NOTE TO EDITORS: The following e-mail was sent to DHEC staff by Commissioner Hunter this afternoon.

Good afternoon, staff.

My purpose in sending this e-mail today is two-fold. First and foremost, I want to sincerely wish you and yours a most blessed holiday season. It is no secret that these are truly the times that try our souls. Yet in the midst of uncertainty and challenges, it is even more important that we remember to take the time to celebrate, give thanks for and enjoy those gifts we have been given. My hope is that you are able to do simply that in the coming weeks.

Yet even as I wish each of you all the very best, we are all aware of the current budget situation facing our agency, our state, and the nation’s economy in general. That is the second reason I wanted to touch base with you today.

As you are no doubt aware, DHEC has sustained massive cuts to our state funding in the last six months. We began our fiscal year in July with a 2.8 percent base reduction, or about $4 million. In October, on the heels of lowered budget projections, our budget was cut an additional 13.7 percent, or roughly $19.6 million. Now, as a result of further across-the-board reductions to all agencies by the Budget and Control Board last week, all state government agencies have been cut an additional seven percent. For DHEC, that amounts to an additional $8.6 million. These are staggering numbers and cannot be simply absorbed.

While we were able to adjust our budgets to handle the initial 2.8 percent reduction, and we have done everything possible to deal with the 13.7 percent cut with as little impact to staff as possible, these latest cuts will now affect each one of us. Thus far, we have dealt with the reductions by freezing positions, using one-time funds and restricted funds as allowable by law, and offering a Voluntary Separation Program and a Retirement Incentive Program to eligible staff. But these are simply not enough to meet the total level of cuts we must reach.
* * * * * * *
* To do:
a. Answer these questions from the DHEC staff e-mail.
(i) What percentage and dollar amount was the base reduction when the fiscal year began in July?
(ii) How much does the additional seven percent cut amount to for DHEC?
(iii) Which two programs were offered to eligible staff?
b. Summarize the DHEC staff e-mail in two sentences.
c. Retype the portion of the DHEC staff e-mail between "Yet even as" and "be simply absorbed.", inclusive.

* Extracted information:
* * * * * * *
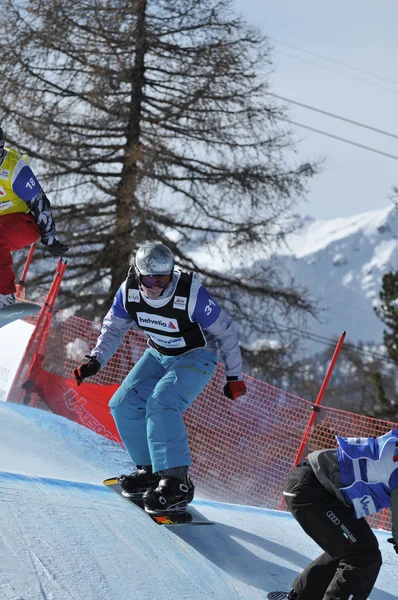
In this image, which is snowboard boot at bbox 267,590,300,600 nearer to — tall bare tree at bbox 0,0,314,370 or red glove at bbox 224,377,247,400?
red glove at bbox 224,377,247,400

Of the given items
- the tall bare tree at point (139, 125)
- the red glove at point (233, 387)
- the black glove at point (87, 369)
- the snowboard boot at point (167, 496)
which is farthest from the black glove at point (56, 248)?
the tall bare tree at point (139, 125)

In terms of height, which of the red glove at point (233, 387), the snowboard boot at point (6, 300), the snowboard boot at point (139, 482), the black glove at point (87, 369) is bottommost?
the snowboard boot at point (139, 482)

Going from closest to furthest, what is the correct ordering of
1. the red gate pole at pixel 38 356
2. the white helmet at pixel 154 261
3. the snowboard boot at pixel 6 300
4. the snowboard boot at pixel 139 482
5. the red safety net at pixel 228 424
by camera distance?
1. the white helmet at pixel 154 261
2. the snowboard boot at pixel 139 482
3. the snowboard boot at pixel 6 300
4. the red safety net at pixel 228 424
5. the red gate pole at pixel 38 356

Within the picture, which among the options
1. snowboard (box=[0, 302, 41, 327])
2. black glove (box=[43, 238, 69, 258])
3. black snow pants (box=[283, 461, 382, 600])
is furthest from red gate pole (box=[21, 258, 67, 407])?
black snow pants (box=[283, 461, 382, 600])

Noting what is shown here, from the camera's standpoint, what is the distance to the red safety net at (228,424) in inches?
298

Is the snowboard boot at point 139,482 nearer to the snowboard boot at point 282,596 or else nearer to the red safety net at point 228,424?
the snowboard boot at point 282,596

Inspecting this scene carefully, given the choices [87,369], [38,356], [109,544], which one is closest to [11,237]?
[87,369]

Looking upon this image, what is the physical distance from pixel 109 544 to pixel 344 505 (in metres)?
1.23

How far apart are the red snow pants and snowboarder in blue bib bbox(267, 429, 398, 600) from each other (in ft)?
9.89

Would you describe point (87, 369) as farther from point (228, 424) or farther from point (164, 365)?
point (228, 424)

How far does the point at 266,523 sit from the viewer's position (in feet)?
17.3

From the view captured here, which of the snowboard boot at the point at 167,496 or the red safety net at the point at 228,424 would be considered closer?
the snowboard boot at the point at 167,496

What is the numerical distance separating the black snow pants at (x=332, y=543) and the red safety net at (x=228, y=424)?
11.1 feet

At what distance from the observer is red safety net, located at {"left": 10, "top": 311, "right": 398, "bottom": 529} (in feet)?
24.8
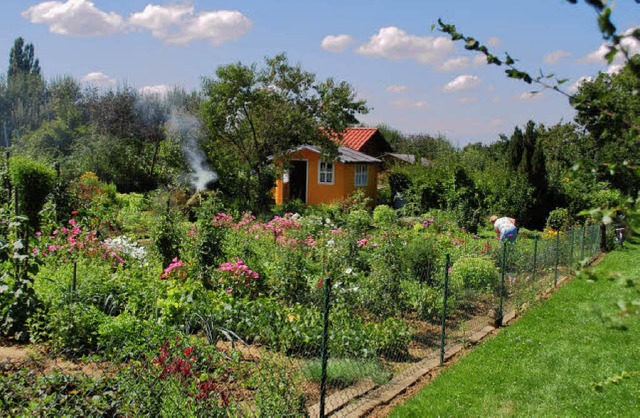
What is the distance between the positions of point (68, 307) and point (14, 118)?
7022 cm

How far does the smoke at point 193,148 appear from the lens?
73.4ft

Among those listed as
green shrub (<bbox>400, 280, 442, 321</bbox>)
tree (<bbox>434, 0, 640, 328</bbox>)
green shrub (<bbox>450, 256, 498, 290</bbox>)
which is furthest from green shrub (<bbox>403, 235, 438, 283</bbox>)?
tree (<bbox>434, 0, 640, 328</bbox>)

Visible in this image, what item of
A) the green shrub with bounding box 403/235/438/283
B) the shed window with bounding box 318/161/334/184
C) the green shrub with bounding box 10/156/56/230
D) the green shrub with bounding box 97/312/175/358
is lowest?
the green shrub with bounding box 97/312/175/358

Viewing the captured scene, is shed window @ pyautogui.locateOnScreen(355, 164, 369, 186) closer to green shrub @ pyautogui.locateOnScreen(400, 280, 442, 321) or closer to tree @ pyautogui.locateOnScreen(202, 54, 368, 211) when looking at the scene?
tree @ pyautogui.locateOnScreen(202, 54, 368, 211)

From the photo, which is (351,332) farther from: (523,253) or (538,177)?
(538,177)

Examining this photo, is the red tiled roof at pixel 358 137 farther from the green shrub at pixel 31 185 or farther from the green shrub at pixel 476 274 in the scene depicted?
the green shrub at pixel 476 274

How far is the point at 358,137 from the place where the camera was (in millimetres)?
31250

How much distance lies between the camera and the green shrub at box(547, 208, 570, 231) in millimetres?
18406

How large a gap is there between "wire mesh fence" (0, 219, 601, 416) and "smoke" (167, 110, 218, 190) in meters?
14.4

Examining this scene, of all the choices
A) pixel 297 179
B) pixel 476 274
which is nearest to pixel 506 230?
pixel 476 274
* * * * * * *
* Responses to the exercise:
a.
(i) 2.8 percent, or about $4 million.
(ii) An additional $8.6 million.
(iii) A Voluntary Separation Program and a Retirement Incentive Program.

b. Commissioner Hunter's e-mail wishes DHEC staff a blessed holiday season and addresses the budget situation facing the agency, the state and the nation's economy. After a 2.8 percent base reduction, a 13.7 percent cut and an additional seven percent cut to state funding, freezing positions, using one-time and restricted funds, and offering separation and retirement programs are not enough, so the latest cuts will affect every staff member.

c.
Yet even as I wish each of you all the very best, we are all aware of the current budget situation facing our agency, our state, and the nation’s economy in general. That is the second reason I wanted to touch base with you today.

As you are no doubt aware, DHEC has sustained massive cuts to our state funding in the last six months. We began our fiscal year in July with a 2.8 percent base reduction, or about $4 million. In October, on the heels of lowered budget projections, our budget was cut an additional 13.7 percent, or roughly $19.6 million. Now, as a result of further across-the-board reductions to all agencies by the Budget and Control Board last week, all state government agencies have been cut an additional seven percent. For DHEC, that amounts to an additional $8.6 million. These are staggering numbers and cannot be simply absorbed.